Copy the listing below from the line containing "What distance exists" up to and including the line containing "Answer: point 354,39", putting "nearer" in place of "closer" and leaving everything else as it is. Give only those lines.

* _SUPPLIED DATA_
+===+
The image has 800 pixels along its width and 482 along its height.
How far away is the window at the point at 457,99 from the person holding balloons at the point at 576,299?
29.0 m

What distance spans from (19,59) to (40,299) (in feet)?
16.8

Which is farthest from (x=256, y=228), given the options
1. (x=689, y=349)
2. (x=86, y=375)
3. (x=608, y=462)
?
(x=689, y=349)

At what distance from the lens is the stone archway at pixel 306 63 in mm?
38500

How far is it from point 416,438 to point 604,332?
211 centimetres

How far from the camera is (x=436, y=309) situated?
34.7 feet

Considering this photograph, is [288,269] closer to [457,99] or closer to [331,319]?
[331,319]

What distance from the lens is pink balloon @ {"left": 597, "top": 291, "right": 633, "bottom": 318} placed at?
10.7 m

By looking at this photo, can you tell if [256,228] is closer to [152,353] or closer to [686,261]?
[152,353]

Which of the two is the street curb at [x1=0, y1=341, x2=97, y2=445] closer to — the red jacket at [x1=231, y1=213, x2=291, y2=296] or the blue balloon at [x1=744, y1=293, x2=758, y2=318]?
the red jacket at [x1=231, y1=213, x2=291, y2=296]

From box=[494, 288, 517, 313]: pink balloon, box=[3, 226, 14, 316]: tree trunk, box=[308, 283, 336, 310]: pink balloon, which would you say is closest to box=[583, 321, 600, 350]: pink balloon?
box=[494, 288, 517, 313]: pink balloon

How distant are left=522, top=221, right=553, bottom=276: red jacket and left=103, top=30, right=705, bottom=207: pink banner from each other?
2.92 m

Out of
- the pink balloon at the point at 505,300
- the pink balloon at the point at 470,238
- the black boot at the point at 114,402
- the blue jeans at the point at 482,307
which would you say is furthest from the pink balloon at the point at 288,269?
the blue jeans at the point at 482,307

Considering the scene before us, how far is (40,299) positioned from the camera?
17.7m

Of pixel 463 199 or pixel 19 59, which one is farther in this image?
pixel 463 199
+===+
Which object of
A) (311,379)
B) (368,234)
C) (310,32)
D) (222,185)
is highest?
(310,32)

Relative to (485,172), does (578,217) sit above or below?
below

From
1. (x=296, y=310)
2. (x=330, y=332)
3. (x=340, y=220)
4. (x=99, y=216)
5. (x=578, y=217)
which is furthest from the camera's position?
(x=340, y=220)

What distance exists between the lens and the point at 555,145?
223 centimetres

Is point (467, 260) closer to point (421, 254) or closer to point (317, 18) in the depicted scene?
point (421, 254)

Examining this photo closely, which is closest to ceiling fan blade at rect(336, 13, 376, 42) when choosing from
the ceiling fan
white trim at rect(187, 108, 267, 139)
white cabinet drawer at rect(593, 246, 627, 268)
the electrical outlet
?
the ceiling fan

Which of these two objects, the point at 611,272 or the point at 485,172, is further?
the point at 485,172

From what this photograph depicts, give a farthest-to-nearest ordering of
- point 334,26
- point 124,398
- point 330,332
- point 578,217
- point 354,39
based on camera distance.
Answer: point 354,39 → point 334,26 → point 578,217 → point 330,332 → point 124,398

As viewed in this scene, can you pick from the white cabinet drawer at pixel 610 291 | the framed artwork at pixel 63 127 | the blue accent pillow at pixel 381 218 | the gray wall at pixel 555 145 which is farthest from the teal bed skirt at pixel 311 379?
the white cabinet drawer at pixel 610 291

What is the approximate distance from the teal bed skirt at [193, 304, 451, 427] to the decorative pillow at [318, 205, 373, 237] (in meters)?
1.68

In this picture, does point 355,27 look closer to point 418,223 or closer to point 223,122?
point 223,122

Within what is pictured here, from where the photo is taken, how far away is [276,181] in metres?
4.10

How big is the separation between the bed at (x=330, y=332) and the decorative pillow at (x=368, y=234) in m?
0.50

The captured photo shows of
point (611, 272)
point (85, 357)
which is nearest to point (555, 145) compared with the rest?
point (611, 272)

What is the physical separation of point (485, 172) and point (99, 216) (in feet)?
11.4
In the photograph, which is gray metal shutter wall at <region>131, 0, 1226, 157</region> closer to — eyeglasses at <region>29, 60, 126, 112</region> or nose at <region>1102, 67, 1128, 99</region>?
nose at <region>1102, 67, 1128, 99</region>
+===+
* _RESPONSE_
What distance exists between the lens and the point at 555,145?
223 centimetres

Is point (467, 260) nearer to point (421, 254) or nearer to point (317, 18) in the depicted scene?
point (421, 254)

Examining this photo closely, which is closest to ceiling fan blade at rect(336, 13, 376, 42) when choosing from
the ceiling fan
white trim at rect(187, 108, 267, 139)
white cabinet drawer at rect(593, 246, 627, 268)
the electrical outlet
?
the ceiling fan

Which of these two objects, the point at 611,272 or the point at 485,172, is further?
the point at 485,172

From what this photograph depicts, give a farthest-to-nearest ordering of
- point 334,26
- point 124,398
- point 330,332
- point 578,217
- point 354,39
based on camera distance.
Answer: point 354,39 → point 334,26 → point 578,217 → point 330,332 → point 124,398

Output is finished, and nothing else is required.